Korban konflik pengusaan tanah di Palaran, hari ini, Sabtu (10/04/2021). (Foto Istimewa)

Saling klaim semakain memanas di bawah permukaan, setelah Pemerintah Kota Samarinda menerbitkan regulasi atas tanah yang belum dikuasai masyarakat dengan bukti sertifikat hak milik, dapat diberikan hak menguasai berdasarkan IMTN (Izin Memanfaatkan Tanah Negara).

IMTN ini obyeknya paling banyak di tanah negara bebas di kawasan pinggiran Samarinda yang berbatasan dengan Kukar. IMTN ini sudah cukup banyak diterbitkan, utamanya di Palaran. Apakah IMTN yang diterbitkan Pemkot Samarinda benar-benar berada dalam wilayah  Palaran atau sudah dalam wilayah Samboja, masih perlu pembuktian.

Pada bulan Februari 2020, tepatnya hari Jum’at (28/02/2020), sebanyak 30 mahasiswa Fakultas Keamanan Nasional Universitas Pertahanan (Unhan) Program Studi Damai dan Resolusi Konflik melaksanakan Penelitian dan Pengabdian Masyarakat di Kecamatan Palaran, Samarinda, dalam Rangka Mempersiapkan Ibu Kota Negara (IKN) baru di Kaltim.

Dalam kegiatan yang diliput wartawan Niaga.Asia tersebut, juga ada kegiatan sosialisasi “Deteksi Dini Potensi Konflik Sosial”  di Balai Kelurahan Simpang Pasir, Palaran.

Kegiatan dibuka Camat Palaran, Suwarso, dihadiri  anggota Komisi I DPRD Samarinda,  Kepala Biro Akademik dan Kemahasiswaan Unmul, Drs. La Hasan., M.Si,  dan  Kepala Bagian Kemahasiswaan Unmul, Asnan, AS, S.Sos., M.Si, dan Dekan Fakultas Keamanan Nasional, Laksamana Muda TNI Dr. Siswo Hadi Sumantri, S.T., M.MT.

Camat Palaran, Suwarso. (Foto Niaga.Asia)

Camat  Palaran, Suwarso dalam sambutannya mengatakan,  banyak konflik sosial di di Palaran. Pemicunya, mulai dari sengketa lahan antar kelompok masyarakat yang menggarap lahan negara, termasuk  maraknya klaim “raja raja” dalam kepemilikan suatu kawasan.

“Sumber konflik potensial itu memang dari soal tanah,” katanya.

Sementara Dosen Program Studi Damai dan Resolusi Konflik Unhan, Dr.
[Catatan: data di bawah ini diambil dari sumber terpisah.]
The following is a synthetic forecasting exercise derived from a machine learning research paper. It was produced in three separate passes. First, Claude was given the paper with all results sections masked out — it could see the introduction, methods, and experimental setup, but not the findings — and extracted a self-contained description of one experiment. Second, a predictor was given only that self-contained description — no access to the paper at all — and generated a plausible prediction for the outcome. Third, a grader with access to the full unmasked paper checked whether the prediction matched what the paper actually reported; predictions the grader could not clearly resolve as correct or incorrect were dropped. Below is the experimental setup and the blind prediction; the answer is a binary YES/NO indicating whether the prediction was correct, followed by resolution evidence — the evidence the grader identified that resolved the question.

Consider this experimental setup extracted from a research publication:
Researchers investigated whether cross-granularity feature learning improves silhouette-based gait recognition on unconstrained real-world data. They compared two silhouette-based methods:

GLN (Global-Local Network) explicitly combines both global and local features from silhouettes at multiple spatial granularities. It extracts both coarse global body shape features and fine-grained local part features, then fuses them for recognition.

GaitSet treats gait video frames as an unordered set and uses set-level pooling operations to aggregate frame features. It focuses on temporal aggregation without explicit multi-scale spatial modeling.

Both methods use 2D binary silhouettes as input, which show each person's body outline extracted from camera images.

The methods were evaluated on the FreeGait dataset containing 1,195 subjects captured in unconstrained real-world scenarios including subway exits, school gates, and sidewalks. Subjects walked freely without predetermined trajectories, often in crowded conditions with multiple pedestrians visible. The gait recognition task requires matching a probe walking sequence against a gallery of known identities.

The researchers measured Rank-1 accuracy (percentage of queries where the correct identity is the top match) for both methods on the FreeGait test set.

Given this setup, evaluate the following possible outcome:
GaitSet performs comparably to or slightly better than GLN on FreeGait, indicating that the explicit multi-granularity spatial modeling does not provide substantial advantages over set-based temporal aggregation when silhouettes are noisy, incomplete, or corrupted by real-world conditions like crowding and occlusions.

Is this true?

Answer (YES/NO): YES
Anang Puji Utama, SH., M.Si saat berbicara menerangkan, Unhan datang ke Kaltim selain melakukan penelitian dan pengabdian kemasyarakatan,  juga untuk  meningkatkan kesadaran masyarakat tentang potensi konflik, menjaga kelestarian lingkungan, dan berkontribusinya dibidang sosial.

“Samarinda, khususnya Kecamatan Palaran akan menjadi penyangga IKN.  Maraknya  sengketa lahan bisa menumbuhkan konflik sosial di Kaltim. Untuk itu perlu dideteksi potensinya sejak dini” jelas Dr Anang.